== EXERCISE OBJECTIVE ==
Decide whether each of the following statements agrees with the eulogy below, answering yes or no and quoting the words from the eulogy that settle it. 1. Arthur left school at 14. 2. Arthur's family was evacuated during WW2. 3. Arthur paid for his house out of his own savings.

A Eulogy for an Englishman
By Lyn Dade – Communications Director of Reboot
There are those who reference Spitfires and the Dunkirk spirit, warm beer and stiff upper lips, and wrap themselves in the flag of St George but for me my grandfather Arthur Wallace, born 1895, represents the spirit and values of true Englishness. I’ll begin with his story.
Arthur’s parents were one generation away from service. His grandfather was a gardener on a big estate in Hertfordshire and one of his mother’s sisters was cook to the Governor of the Bank of England.
Arthur left school at 14 and went to work for the Civil Service as an office boy. Then came WW1. He volunteered for the Civil Service Rifles in 1915 and deployed to France. His was a reserve battalion, so after France came Thessalonika and then Palestine, before celebrating the Armistice back in France. Like most, he kept his war experiences to himself but he never went ‘abroad’ again – “I saw enough of abroad during the war.” He was demobbed in 1919 – in one piece but with a duodenal ulcer. He went back to work for the Civil Service as a clerk.
He married my grandmother in 1921 and my mother came along in 1923. In the early 1930s he bought a house off the plans with a legacy from his Aunt Bessie – a typical 1930s mock Tudor semi with a big garden. He was the first in his family to own a house. It was his pride and joy.
In 1936 he was seconded to the Ministry of War and travelled the country inspecting factories that could be converted for war production. He was a fire watcher during WW2 and the family stayed together – no evacuation for my mother and uncle. “If we go, we go together.” Arthur was one of only four in his WW1 battalion to come through unscathed. Fatalism was in his bones.

Extracted data entries
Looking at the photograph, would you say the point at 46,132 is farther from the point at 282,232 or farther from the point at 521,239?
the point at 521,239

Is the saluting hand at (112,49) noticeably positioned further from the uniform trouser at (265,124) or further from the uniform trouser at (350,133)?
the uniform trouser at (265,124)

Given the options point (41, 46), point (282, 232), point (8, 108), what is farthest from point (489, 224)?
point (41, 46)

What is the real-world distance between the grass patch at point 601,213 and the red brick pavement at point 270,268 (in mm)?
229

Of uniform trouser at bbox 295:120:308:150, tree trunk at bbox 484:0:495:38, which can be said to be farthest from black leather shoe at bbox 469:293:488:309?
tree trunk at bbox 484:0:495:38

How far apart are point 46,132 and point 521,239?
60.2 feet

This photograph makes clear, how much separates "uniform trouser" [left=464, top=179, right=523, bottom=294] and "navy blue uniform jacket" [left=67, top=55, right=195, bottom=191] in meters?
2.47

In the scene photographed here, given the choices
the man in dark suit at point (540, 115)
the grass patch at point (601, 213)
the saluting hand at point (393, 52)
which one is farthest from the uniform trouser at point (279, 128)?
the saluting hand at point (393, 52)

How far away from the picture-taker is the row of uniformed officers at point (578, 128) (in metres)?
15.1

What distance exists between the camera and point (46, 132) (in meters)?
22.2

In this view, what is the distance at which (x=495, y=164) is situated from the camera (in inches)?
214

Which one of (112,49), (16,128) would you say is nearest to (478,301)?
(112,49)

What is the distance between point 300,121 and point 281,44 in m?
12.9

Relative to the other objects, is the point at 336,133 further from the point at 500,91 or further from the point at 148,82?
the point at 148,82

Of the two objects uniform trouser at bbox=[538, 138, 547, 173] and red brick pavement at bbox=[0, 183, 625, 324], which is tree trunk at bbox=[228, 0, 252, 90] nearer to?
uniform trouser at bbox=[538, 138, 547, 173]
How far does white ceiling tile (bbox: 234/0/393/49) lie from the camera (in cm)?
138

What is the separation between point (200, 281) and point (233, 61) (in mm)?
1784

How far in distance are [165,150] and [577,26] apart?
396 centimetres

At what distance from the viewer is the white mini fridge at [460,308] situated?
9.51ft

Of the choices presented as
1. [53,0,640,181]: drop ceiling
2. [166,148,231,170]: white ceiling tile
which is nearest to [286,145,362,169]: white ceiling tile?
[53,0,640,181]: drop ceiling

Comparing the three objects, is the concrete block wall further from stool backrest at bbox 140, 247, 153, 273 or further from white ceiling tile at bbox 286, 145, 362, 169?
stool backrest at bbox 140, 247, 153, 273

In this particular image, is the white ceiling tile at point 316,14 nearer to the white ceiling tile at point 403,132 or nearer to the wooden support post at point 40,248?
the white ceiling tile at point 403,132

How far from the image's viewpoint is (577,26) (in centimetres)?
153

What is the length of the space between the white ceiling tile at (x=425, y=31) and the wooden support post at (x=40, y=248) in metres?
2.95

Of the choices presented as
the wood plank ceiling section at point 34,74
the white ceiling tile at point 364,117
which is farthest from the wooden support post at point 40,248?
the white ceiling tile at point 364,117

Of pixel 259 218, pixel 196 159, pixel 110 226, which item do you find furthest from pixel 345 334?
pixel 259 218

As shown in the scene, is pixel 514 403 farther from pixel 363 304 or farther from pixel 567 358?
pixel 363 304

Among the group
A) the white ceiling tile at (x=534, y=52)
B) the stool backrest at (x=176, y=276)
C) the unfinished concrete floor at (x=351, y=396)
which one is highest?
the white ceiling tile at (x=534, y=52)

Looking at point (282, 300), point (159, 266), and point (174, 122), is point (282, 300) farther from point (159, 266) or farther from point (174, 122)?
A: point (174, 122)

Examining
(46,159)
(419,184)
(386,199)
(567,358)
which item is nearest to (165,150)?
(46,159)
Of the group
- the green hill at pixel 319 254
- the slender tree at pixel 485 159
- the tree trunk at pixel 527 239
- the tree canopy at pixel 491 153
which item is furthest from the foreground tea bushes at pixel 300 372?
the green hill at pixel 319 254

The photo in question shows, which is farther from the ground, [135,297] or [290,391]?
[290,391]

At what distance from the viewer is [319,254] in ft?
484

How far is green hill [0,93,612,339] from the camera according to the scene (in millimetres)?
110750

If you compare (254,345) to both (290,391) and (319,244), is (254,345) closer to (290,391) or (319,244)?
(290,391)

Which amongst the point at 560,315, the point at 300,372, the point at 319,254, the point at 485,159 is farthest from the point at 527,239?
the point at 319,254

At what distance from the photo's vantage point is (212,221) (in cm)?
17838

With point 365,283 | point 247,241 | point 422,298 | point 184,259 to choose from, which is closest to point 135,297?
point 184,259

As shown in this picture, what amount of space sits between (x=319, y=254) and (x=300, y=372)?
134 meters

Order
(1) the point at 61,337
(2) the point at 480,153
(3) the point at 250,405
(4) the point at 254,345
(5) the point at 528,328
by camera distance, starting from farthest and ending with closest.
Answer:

== RESULT OF THIS TASK ==
1. Yes: "Arthur left school at 14 and went to work for the Civil Service as an office boy."
2. No: "the family stayed together – no evacuation for my mother and uncle."
3. No: "he bought a house off the plans with a legacy from his Aunt Bessie"